▶ [REQUIRED WORK]: Pick out every line of the data below that contains the string "millimetres", and copy each one. Matching is case-sensitive.

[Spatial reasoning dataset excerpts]
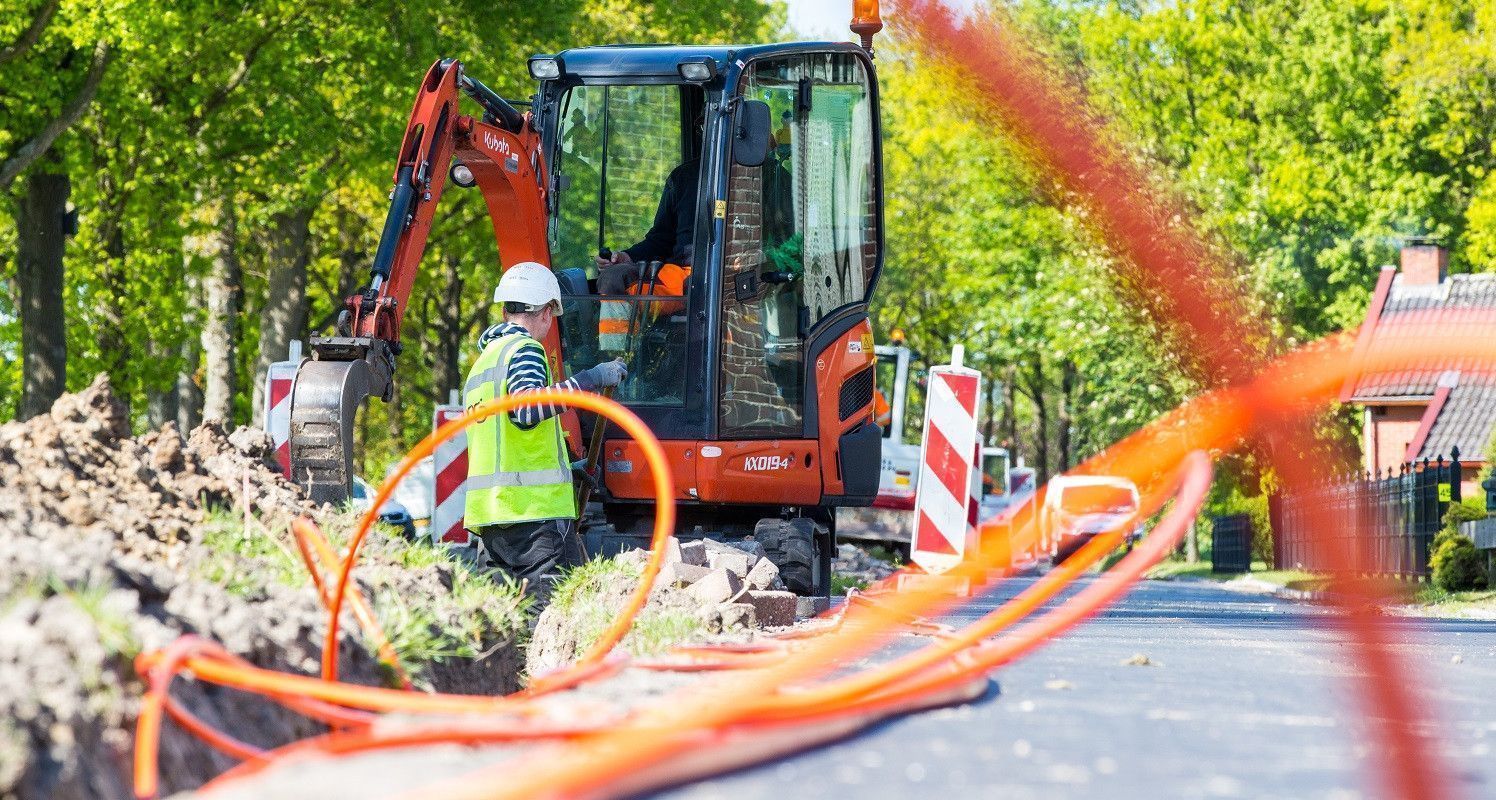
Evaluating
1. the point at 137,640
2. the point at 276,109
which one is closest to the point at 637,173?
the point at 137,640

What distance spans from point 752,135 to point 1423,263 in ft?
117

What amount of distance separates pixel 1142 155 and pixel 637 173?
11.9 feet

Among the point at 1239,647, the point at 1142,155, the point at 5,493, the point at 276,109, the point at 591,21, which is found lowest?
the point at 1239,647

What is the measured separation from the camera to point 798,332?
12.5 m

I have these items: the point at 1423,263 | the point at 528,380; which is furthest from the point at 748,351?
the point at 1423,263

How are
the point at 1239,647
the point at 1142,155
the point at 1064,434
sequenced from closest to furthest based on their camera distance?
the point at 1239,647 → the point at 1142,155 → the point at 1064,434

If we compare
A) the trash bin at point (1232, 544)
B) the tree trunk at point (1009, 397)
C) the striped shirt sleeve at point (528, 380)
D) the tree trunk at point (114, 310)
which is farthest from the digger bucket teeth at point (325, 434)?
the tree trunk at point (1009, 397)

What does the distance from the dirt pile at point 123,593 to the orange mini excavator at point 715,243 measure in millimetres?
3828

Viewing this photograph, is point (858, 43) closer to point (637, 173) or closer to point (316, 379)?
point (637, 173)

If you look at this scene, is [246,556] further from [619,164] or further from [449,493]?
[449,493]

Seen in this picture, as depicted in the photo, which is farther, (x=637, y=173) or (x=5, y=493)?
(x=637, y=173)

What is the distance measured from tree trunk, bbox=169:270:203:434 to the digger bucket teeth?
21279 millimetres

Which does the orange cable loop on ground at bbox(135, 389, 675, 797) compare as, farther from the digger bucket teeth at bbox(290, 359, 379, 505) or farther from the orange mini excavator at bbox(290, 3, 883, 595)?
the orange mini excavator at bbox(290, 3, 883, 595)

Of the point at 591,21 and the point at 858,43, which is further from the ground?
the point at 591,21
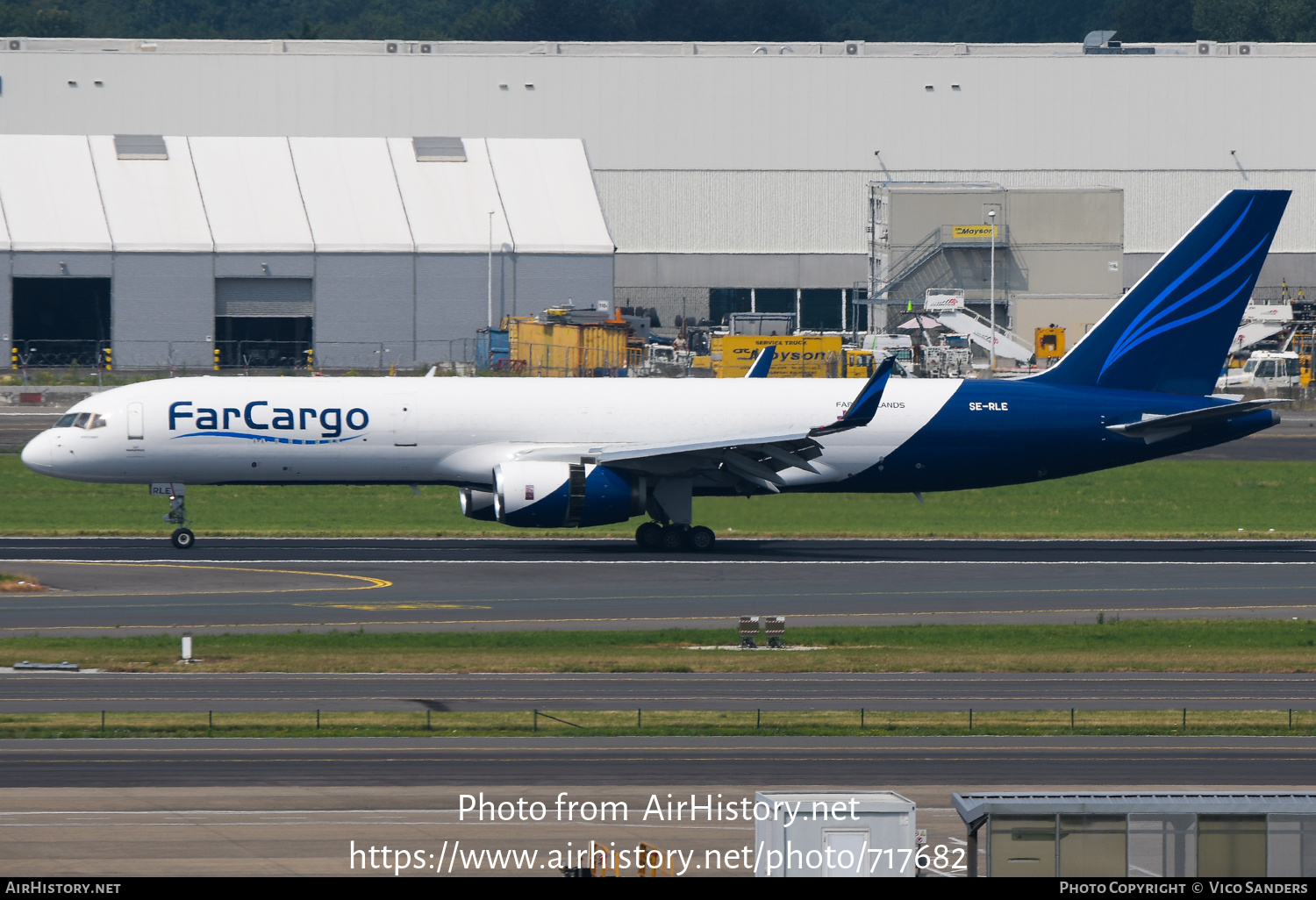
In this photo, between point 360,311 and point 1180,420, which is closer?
* * *
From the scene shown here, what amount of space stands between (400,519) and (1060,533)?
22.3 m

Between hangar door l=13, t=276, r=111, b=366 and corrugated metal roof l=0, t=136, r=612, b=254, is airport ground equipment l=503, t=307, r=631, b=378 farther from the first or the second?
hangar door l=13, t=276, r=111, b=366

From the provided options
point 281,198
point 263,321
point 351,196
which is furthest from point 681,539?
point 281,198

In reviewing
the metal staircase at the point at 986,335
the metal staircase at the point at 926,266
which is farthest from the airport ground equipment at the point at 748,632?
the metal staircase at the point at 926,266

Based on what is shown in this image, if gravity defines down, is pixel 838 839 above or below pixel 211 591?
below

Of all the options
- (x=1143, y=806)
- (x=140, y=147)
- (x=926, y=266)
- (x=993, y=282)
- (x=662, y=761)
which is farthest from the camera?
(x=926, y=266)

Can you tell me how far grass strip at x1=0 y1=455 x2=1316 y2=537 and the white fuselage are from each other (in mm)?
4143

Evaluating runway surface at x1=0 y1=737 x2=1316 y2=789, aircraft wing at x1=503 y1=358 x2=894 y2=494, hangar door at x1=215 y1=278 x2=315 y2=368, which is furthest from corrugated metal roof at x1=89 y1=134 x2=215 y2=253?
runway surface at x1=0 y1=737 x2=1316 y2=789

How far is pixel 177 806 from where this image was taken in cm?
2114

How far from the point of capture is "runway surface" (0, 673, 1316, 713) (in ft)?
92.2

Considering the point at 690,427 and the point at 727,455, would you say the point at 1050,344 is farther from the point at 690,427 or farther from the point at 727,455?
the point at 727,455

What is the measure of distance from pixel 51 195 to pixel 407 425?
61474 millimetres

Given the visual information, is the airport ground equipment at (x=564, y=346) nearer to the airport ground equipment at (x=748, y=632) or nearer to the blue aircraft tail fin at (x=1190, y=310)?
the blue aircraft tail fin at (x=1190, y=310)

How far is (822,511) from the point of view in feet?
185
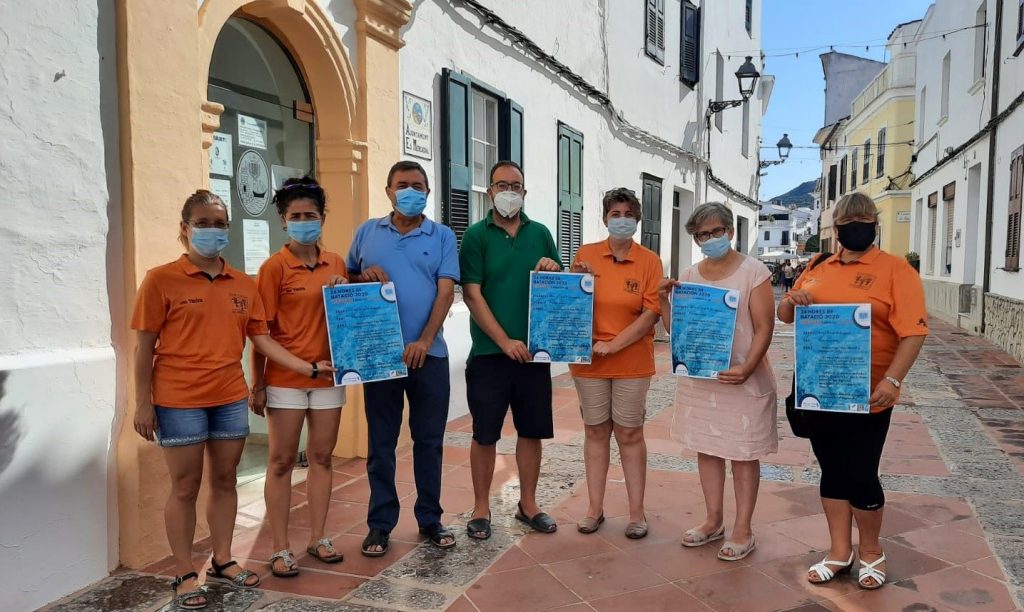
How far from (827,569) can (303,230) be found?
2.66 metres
* * *
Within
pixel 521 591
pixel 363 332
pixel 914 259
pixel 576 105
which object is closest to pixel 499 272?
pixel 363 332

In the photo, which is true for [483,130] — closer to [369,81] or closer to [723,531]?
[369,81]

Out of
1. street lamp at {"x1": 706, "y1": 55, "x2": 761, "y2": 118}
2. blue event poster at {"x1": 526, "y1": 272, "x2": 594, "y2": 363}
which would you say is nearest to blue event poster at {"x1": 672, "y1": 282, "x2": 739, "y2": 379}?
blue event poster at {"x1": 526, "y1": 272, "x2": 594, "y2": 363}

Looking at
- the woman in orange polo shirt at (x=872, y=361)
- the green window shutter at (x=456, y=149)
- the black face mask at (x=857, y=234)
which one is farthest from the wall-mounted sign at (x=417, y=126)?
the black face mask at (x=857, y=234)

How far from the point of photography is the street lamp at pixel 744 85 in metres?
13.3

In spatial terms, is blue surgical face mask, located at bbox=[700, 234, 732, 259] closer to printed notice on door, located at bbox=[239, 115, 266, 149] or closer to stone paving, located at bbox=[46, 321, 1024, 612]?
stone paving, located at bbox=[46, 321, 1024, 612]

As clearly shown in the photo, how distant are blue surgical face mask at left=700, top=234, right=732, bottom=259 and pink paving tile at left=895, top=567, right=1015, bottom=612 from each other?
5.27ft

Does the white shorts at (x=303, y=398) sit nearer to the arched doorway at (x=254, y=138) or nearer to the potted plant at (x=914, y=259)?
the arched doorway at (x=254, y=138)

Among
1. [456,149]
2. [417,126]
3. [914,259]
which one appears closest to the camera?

▶ [ANSWER TO THE TASK]:
What does the distance from the dirt pile at point 123,593 to the orange mini excavator at point 715,243 measure in millimetres?
21279 millimetres
61474 millimetres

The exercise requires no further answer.